Dividends may be paid in cash, in property, or in shares of the capital stock or
other securities.

         Section 2. Reserves. Before payment of any dividend, there may be set
aside out of any funds of the corporation available for dividends such sum or
sums as the board of directors from time to time, in their absolute discretion,
thinks proper as a reserve or reserves to meet contingencies, or for equalizing
dividends, or for repairing or maintaining any property of the corporation, or
for such other purpose as the board of directors shall think conducive to the
interest of the corporation, and the board of directors may modify or abolish
any such reserve in the manner in which it was created.

         Section 3. Annual Statement. The board of directors shall present at
each annual meeting, and at any special meeting of the stockholders when called
for by vote of the stockholders, a full and clear statement of the business and
condition of the corporation.

         Section 4. Checks. All checks or demands for money and promissory notes
of the corporation shall be signed by such officer or officers or such other
person or persons as the board of directors may from time to time prescribe.
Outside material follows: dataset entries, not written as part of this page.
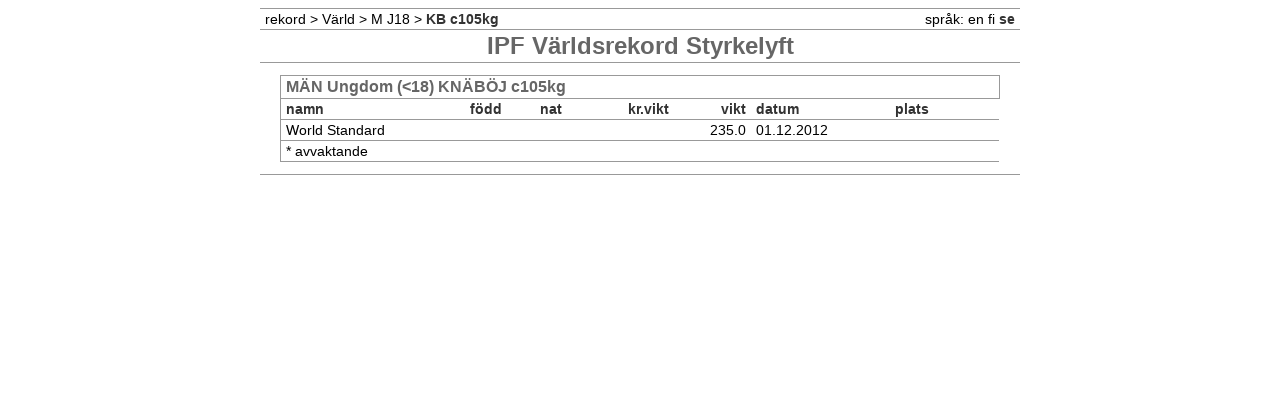

--- FILE ---
content_type: text/html
request_url: http://records.powerlifting.org/world/?lan=se&gender=M&age=sjun&discipline=squat&event=c105kg
body_size: 726
content:
<!DOCTYPE html PUBLIC '-//W3C//DTD XHTML 1.0 Transitional//EN' 'http://www.w3.org/TR/xhtml1/DTD/xhtml1-transitional.dtd'>
<html>
<head>
<title>Powerlifting Records Database</title>

<link type='text/css' rel='stylesheet' href='../recstyle.css'></link></head>
<body>
<center>
<table class=main>

<tr><td align=left> <a class=db2 href='..?lan=se'>rekord</a> >  <a 
class=db2 href=/world/?lan=se>V�rld</a> > <a 
class=db2 href=/world/?lan=se&amp;gender=M&amp;age=sjun> M J18</a> > <b>KB 
c105kg</b></td></td>
<td align=right>spr�k:  <a  class=db2 href='.?lan=en&amp;gender=M&amp;age=sjun&amp;discipline=squat&amp;event=c105kg'>en</a> <a  class=db2 href='.?lan=fi&amp;gender=M&amp;age=sjun&amp;discipline=squat&amp;event=c105kg'>fi</a> <b>se</b></td></tr>
<tr><td colspan=2 align=center><h2>IPF V�rldsrekord Styrkelyft</h2></td></tr>
<tr><td align=center colspan=2><table class=border>
<tr><td colspan=8><h4>M�N Ungdom&nbsp;(&lt;18) KN&Auml;B&Ouml;J c105kg</h4></td><td colspan=3 align=right></td>
<tr><td><b>namn</b></td><td><b>f�dd</b></td><td><b>nat</b></td><td 
align=right><b>kr.vikt</b></td><td 
align=right><b>vikt</b></td><td><b>datum</b></td><td><b>plats</b></td><td></td><td></td></tr>
<tr><td>World Standard</td><td></td><td></td><td align=right></td><td align=right>235.0</td><td>01.12.2012</td><td> </td><td class=tmp1></td>
<td></td></tr><tr><td colspan=9>* avvaktande</td></tr></table>
</td></tr>
<tr><td colspan=2></td></tr>
</table></td></tr><tr><td colspan=2</td></tr></table></center></body></html>


--- FILE ---
content_type: text/css
request_url: http://records.powerlifting.org/recstyle.css
body_size: 1358
content:
body {color:#000000;font-family:arial,helvetica,sans-serif;font-size:14px;text-align:center;}

a {color:#009;text-decoration:underline;}
a:hover {color:#900;}
a.db {color:#000;}
a.db:hover {color:#900;}
a.db2 {color:#000;text-decoration:none;}
a.db2:hover {color:#900;text-decoration:underline}
input {
	padding: 1px 2px 1px 2px;
	font-size:14px;
	font-family:arial,helvetica,serif;
}

select {
	font-size:14px;
}

input.error {
	border: 1px solid #900;
}


b.error {
	color: #900;
}

b {color:#333;}

select {
	font-size:14px;
	font-family:arial,helvetica,serif;
}

td.tmp {font-weight:normal;color:#666;}

td {border-top:1px solid #999;padding:2px 5px;font-size:14px;}
td.noline {border:0px;}
table {border-collapse:collapse;;text-align:left;}
table.menu {border:0;margin:0px 0px;}
table.login {border:0;margin:0px 0px;height:100px;}
table.main {border:0px;width:760px;}
table.border {border:1px solid #999;width:720px;margin:10px 0px;}
h2 {font-size:24px;color:#666;background-color:#fff;margin:0px;font-family:arial,helvetica,sans-serif;}
h4 {font-size:16px;color:#666;margin:0px;}
tr.reverse {border:2px 0px solid #999;}

div.center {text-align:center;color:#999;}

td.agelist {border:0px;font-size:12px}

td.section {border-top:1px solid #999;}

.caption {color:#666;font-size:10px;margin:0px 5px;};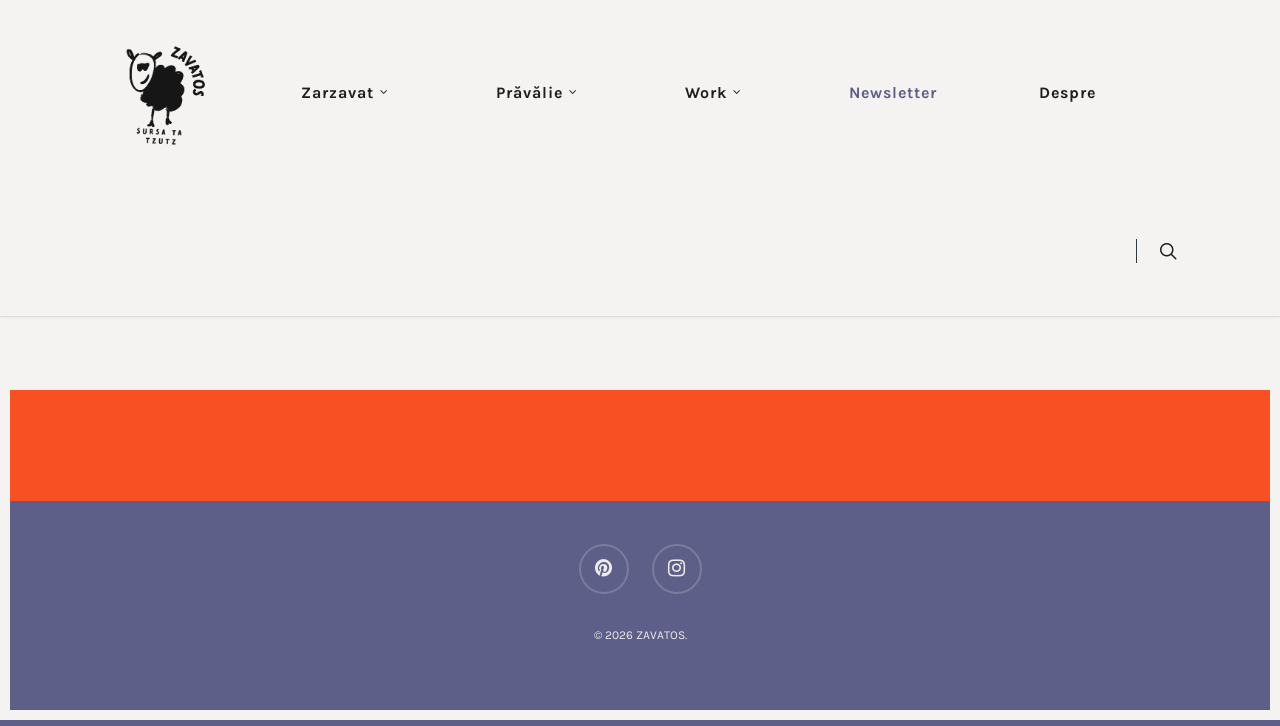

--- FILE ---
content_type: text/css
request_url: https://zavatos.ro/wp-content/themes/salient-child/style.css?ver=10.0.1
body_size: 173
content:
/*
<link rel="stylesheet" href="https://use.typekit.net/itv0etu.css">
 */
 
 /*
Theme Name: Salient Child Theme
Theme URI: http: //mysite.com/
Description: This is a custom child theme for Salient
Author: My Name
Author URI: http: //mysite.com/
Template: salient
Version: 0.1
*/
.single-post #page-header-wrap .section-title.blog-title {
display: none
}
.single h1.hentry-title {
	opacity: 0
}
.single .container-wrap h1.entry-title {
	text-align: center;
	max-width: 60%;
	margin: auto;
	margin-bottom: 35px;
	opacity: 1
}
.single .author-section {
	display: flex;
	justify-content: center;
	align-items: center;
	text-align: center;
	font-size: 14px
}

.single .author-section  img {
	width: 40px;
	margin-right: 15px;
	height: auto;
	display: none
}
.single .author-section .fn {
	display: block;
	line-height: 1
}

@media only screen and (max-width: 690px) {
	.single .container-wrap h1.entry-title {
		max-width: 85%;
		font-size: 40px;
		line-height: 50px;
		
		    max-width: 100%;
    padding: 0 20px;
    font-size: 28px;
    line-height: 40px;
	}
	.single .author-section { 
		max-width: 320px;
		margin: auto;
	}
}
         Section 5. Corporate Contracts and Instruments. The president, any vice
president, the secretary or the treasurer may enter into contracts and execute
instruments on behalf of the corporation. The board of directors, the president
or any vice president may authorize any officer or officers, and any employee or
employees or agent or agents of the corporate or any of its subsidiaries, to
enter into any contract or execute any instrument in the name of and on behalf
of the corporation, and such authority may be general or confined to specific
instances.

         Section 6. Fiscal Year. The fiscal year of the corporation shall end
December 31 of each year, unless subsequently redetermined by the board of
directors.

         Section 7. Corporate Seal. The corporate seal shall have inscribed
thereon the name of the corporation, the year of its organization, and the word
"Delaware." The seal may be used by causing it or a facsimile thereof to be
impressed, affixed, reproduced or otherwise.


                                      -15-
<PAGE>   19

         Section 8. Certificate of Incorporation. These bylaws are subject to
the terms of the certificate of incorporation of the corporation.

                                   ARTICLE IX

                                   Amendments

         Section 1. Amendment by Directors. Except any amendment to this Article
IX and to Article II, Section 4, Article II, Section 11, Article III, Section 3,
Article III, Section 6, Article VI, Section 1 and Article IV, Section 1 of these
bylaws, or any of such provisions, which shall require approval by the
affirmative vote of directors representing at least 75% of the number of
directors provided for in accordance with Article III, Section 2, and except as
otherwise expressly provided in a bylaw adopted by the stockholders as
hereinafter provided, the directors, by the affirmative vote of a majority of
the whole board and without the assent or vote of the stockholders, may at any
meeting, make, repeal, alter, amend or rescind any of these bylaws, provided the
substance of the proposed amendment or other action shall have been stated in a
notice of the meeting.

         Section 2. Amendment by Stockholders. These bylaws may not be altered,
amended or rescinded, and new bylaws may not be adopted, by the stockholders of
the corporation except by the vote of the holders of not less than 75% of the
total voting power of all shares of stock of the corporation entitled to vote in
the election of directors, considered for such purpose as one class.